For everyone who's saying that they wouldn't drink soy milk if their life depended on it - I don't know anybody who _drinks_ soy milk, and I know a lot of lactose intolerants and vegeterian/vegans. Soy milk is good in cereal (try vanilla), as a recipe additive (plain), and in general when you need to thin out a mixture (e.g. in smoothies). If you are the type of person, like my father, who pours himself a glass of 100% USDA whole milk every evening with dinner, you will never, ever understand the usefulness of soy milk. But if you generally use milk with other things, and rarely as a drink, just try it and you'll probably understand that milk was hardly adding any of the flavor that you thought it was in the first place. On a side note, Soy Dream is better than most store-bought ice cream, i sh*t you not. No, it doesn't taste "like ice cream," and soy milk doesn't taste "like milk" - but when our precious milk and it's derivative frozen dessert triple in price, it's time to rethink the idea that we need particular, traditional flavors in our foods and start looking elsewhere for satisfaction.
The milk solids seemed to irreversibly separate from the water (and whey?).
That never once happened to me. Make sure you are defrosting your milk in the refrigerator, not on the counter.
It may also be time to take a good hard look at milk purity; there seems to be a lot of incentive to adulterate milk, with prices going the way they are.
For cereal, I like soy milk better then regular milk. For straightt drinking, it takes a bit of adjustment, but for me the adjustment was easier than the switch from regular to diet soda (which I'm now even weaning off of to drink unsweet tea). We are not big milk drinkers, so part of the switch was economics. We end up wasting a lot of milk because we don't always drink it before it goes bad. Soy milk lasts over a month when unopened and usually tastes fine for at least two weeks after opening.
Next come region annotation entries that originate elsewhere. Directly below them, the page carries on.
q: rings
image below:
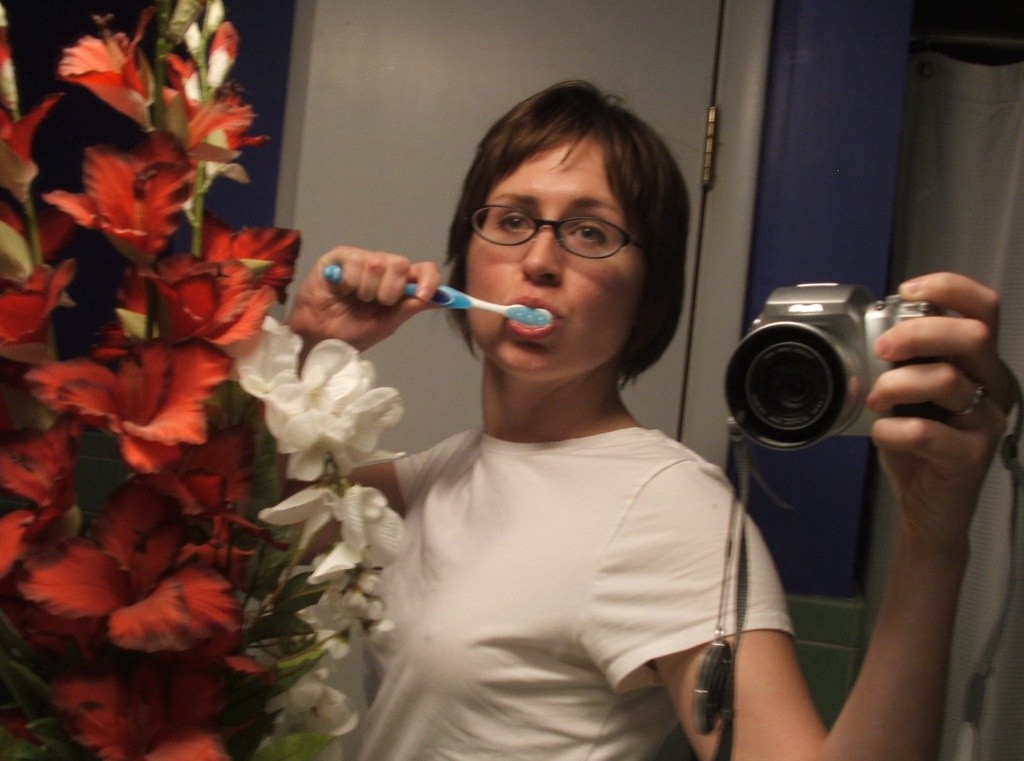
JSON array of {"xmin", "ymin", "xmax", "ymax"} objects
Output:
[{"xmin": 952, "ymin": 382, "xmax": 985, "ymax": 416}]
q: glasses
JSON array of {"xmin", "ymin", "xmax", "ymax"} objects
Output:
[{"xmin": 472, "ymin": 205, "xmax": 645, "ymax": 259}]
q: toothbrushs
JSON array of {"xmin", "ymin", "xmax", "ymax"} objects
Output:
[{"xmin": 320, "ymin": 263, "xmax": 554, "ymax": 329}]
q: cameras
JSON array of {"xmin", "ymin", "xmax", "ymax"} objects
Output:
[{"xmin": 724, "ymin": 282, "xmax": 946, "ymax": 453}]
Cows eat mostly grass and hay with corn as a supplement. It's simply too expensive to feed an all corn diet to cattle because they need 40-50 pounds of dry feed a day.
@dbeahn: We can't yet make ethanol from cellulose (switch grass) economically. But I agree we need to overhaul farm policy.
It has been pointed out that farmers are paid not to farm. On the flip side, much of the land for which farmers are being paid not to farm was done so in the name of conservation to stop farming on steep hillsides that erode or near streams and rivers (hence the name Conservation Resource Program).
@Rusted: No, ethanol from corn doesn't require more oil than it replaces. But yes, we do need to remove the $.54/gal ethanol tariff. But there are other environmental issues with Brazilian ethanol, namely the creation of farmland by cutting back rain forest.
@Chicago7: Not only are grass and hay supplemented with corn feed but a lot of grazing land has been turned over to corn production because of the corn ethanol program. Less grazing land means fewer dairy cows and more expensive milk.
@dbeahn:
Haha! You expected to get good beef in India? The cow has to die naturally there, doesn't it? So you get old rangy meat.
Really? Because I would think that most range areas couldn't grow corn if you irrigated non-stop. There is a reason why those lands are range.
Why are the other occasions that lactose intolerance works to your favor? When you want to clear a room, you just drink a glass of milk?
:D
@ribex: I agree with you on the milk. I'm thinking that the freezing might be affecting the milk proteins because whenever I've had milk that's thawed it tastes awful. Like water with something in it. Ugh.
I rarely eat/drink dairy-based products, so I could probably do fine without milk. It's getting to the point where it's not worth it anymore.
















Milk will have to get pretty damn expensive for me to actually stop buying it. I don't want to say I'm addicted, but I am.